イノベーションプログラム(第五期:2020〜2023年度)
「デジタルイノベーションモデルに関する研究」プロジェクト

深層学習や生成AIなどの技術進歩が目覚ましいAI分野においてスタートアップ企業が数多く生まれてきている。AIイノベーションは大量のデータを有するインターネットプラットフォーマーがリードしているが、その汎用技術(General Purpose Technology)としての特性から、あらゆる産業領域で適用が進んでおり、特に個々のユーザー企業における最新技術の適用においてスタートアップ企業が重要な役割を担っている。スタートアップ企業が成長するためには、リスクマネーを供給するVCの役割が重要となる。しかし、AIスタートアップが有する固有技術は主に機械学習をベースとしたものであり、「ブラックボックス」としての特性を有していることから、投資家(VC)との間に大きな情報の非対称性が存在している。本研究は、特にVC投資の初期段階において顕著にみられる非対称性を解消するためにどのような手立てが必要となるか、プロトタイプの役割にフォーカスして分析を行った。

具体的には、プロトタイプが、投資家にとってベンチャー企業の技術力を明示化するシグナル効果(情報の非対称性解消)を持ち、創業からビジネスを開始した直後のAラウンド投資までの期間を短くする効果と、プロトタイプが顧客に対する境界オブジェクトとして働き、顧客の増加が促されることでVC投資のリスクを下げる顧客に関する媒介効果の2種類について定量的な検証を行った(下図参照)。プロトタイプは潜在的な顧客の獲得プロセスに正の影響を与え、それによって投資家に対して事業仮説の実現可能性と収益性を示すことがわかった。さらに、技術集約型の産業として、ほとんどのAIスタートアップは技術中心のアプローチから始めている。技術主導の出発点は競争力を強調する一方で、不確実性をもたらす。プロトタイピングの採用によって、その不確実性の影響を軽減させ、投資家の意思決定プロセスを短縮させることを明らかにした。

図 分析の理論的枠組み
図 分析の理論的枠組み

具体的には、AIベンチャーのAラウンドVC投資獲得時におけるウェブコンテンツ情報を活用してプロトタイプの存在を特定し、また、顧客の成長についてはAIベンチャーのウェブトラフィックデータを分析に用いた。創業からAラウンド投資獲得までの期間に関するハザードモデルを推計したところ、分析フレームワーク図に示す仮説通りの結果を得ることができた。また、最新のAI技術に関する大きな投資を行う企業については、Aラウンド投資獲得までの期間が長くなるものの、より大きな投資資金を得ることができていることが分かった。

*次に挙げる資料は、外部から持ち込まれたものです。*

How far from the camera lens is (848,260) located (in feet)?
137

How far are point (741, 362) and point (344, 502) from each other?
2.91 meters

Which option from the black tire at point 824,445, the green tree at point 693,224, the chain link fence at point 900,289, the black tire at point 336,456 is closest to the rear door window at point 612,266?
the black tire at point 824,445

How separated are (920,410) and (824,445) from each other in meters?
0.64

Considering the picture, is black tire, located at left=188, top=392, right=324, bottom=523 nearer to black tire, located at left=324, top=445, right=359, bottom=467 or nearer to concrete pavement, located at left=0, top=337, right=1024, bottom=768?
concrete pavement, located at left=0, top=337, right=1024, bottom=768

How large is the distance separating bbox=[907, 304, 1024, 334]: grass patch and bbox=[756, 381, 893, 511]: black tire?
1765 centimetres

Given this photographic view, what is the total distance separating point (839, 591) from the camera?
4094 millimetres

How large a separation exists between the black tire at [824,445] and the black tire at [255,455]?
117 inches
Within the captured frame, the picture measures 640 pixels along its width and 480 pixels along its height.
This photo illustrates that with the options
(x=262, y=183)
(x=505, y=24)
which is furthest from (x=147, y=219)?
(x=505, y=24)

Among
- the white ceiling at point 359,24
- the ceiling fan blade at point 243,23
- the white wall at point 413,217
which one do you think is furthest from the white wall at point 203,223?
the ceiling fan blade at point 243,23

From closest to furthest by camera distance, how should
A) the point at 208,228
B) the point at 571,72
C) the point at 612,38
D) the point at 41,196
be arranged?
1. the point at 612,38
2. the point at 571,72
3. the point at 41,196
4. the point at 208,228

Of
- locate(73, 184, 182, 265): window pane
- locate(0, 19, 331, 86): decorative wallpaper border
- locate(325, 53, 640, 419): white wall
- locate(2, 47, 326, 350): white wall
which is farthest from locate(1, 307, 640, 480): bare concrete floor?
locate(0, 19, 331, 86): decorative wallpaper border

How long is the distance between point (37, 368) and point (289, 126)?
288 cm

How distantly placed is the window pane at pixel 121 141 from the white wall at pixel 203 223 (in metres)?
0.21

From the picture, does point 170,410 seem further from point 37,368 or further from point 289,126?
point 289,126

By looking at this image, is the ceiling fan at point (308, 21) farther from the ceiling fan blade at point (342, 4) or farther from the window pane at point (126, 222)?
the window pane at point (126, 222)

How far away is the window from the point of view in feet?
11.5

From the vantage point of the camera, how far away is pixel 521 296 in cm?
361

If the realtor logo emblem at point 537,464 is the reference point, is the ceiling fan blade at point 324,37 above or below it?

本研究から、AIベンチャーの成長戦略においては、早い段階でプロトタイプを作成して(潜在)顧客の獲得を早期に行うことが重要であるが、一方で、技術投資に時間をかけて技術力で他社を差別化することで大きな資金を得ることが可能となる。このように、成長の初期段階でマーケティング資産への投資を行うか、技術資産への投資に注力するハイリスク・ハイリターン戦略をとるかはAIベンチャーによって重要な戦略オプションであり、個々の企業が有する経営資源の内容や外部環境(市場競争や顧客特性)によって決定されるべきである。

AIベンチャーを促進するための政策へのインプリケーションとしては、資金環境の整備等の一般的なベンチャー政策に加えて、商品プロトタイプの開発や顧客とのインタラクション等のマーケティング人材の育成が重要であることを示している。この人材においては、AIやデータサイエンス等の専門知識のみならず、個々の顧客産業における一定のドメイン知識が必要となることから、ユーザー企業においてデータサイエンティストが育成されるための何らかの方策も重要となってくるといえよう。